The wisdom of generations of stalkers has traditionally been passed on to those who come into the sport, but changing land use means the practice is in danger of becoming limited

We spotted a stag holding hinds there and got in to him by crawling through the bracken, which had over time infested the land around the bothy. There, borrowing a large fallen stone as a rest, I took my second old stag of the day, this one weighing in at 14 stone 3lbs.

Stalks like this show that days on the hill are as exciting as ever and that hill stalking for red deer stags is a fantastic field sport. Sadly, many more of my entries relate to days on great, historic estates that are no longer open for stalking. These have been acquired by wealthy fellows who are adherents of rewilding the Scottish Highlands.
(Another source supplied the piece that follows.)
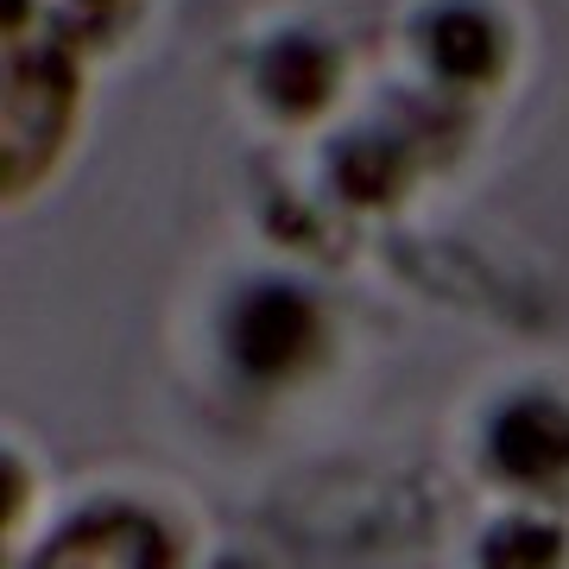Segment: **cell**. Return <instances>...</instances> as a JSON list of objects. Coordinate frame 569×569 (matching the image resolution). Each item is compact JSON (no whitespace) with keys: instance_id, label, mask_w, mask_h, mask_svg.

Holding hands with environmentalists and wildlife specialists, they like nothing better than to shoot out the red deer and remove the hill sheep.

Their activities and their self-appointed roles as guardians of the Highlands have no respect for the work done over many years – lifetimes, in some cases – to manage upland deer and sheep. Now and then in smart, urban, coffee table magazines one will find articles eulogising what they do. The deer management groups, which recognise the movement of stags and hinds across marches at different times of year are disregarded, and these wilders not only slaughter the deer of the region when they are on their own land but also wreck their neighbours’ stalking. The long-standing participants in stalking parties, who have pumped their money into stalking holidays year after year to the benefit of the local economy, have been turned out, and shepherds, stalkers and pony men made redundant. A wonderful, historic resource has been and is being wrecked at the whim of these cranks. One only has to add to this the hostility of the Scottish government and its quangos to deer and deerstalking estates to come close to despair.
That’s why it’s easy to say and backup: “We’ve had the best of it!”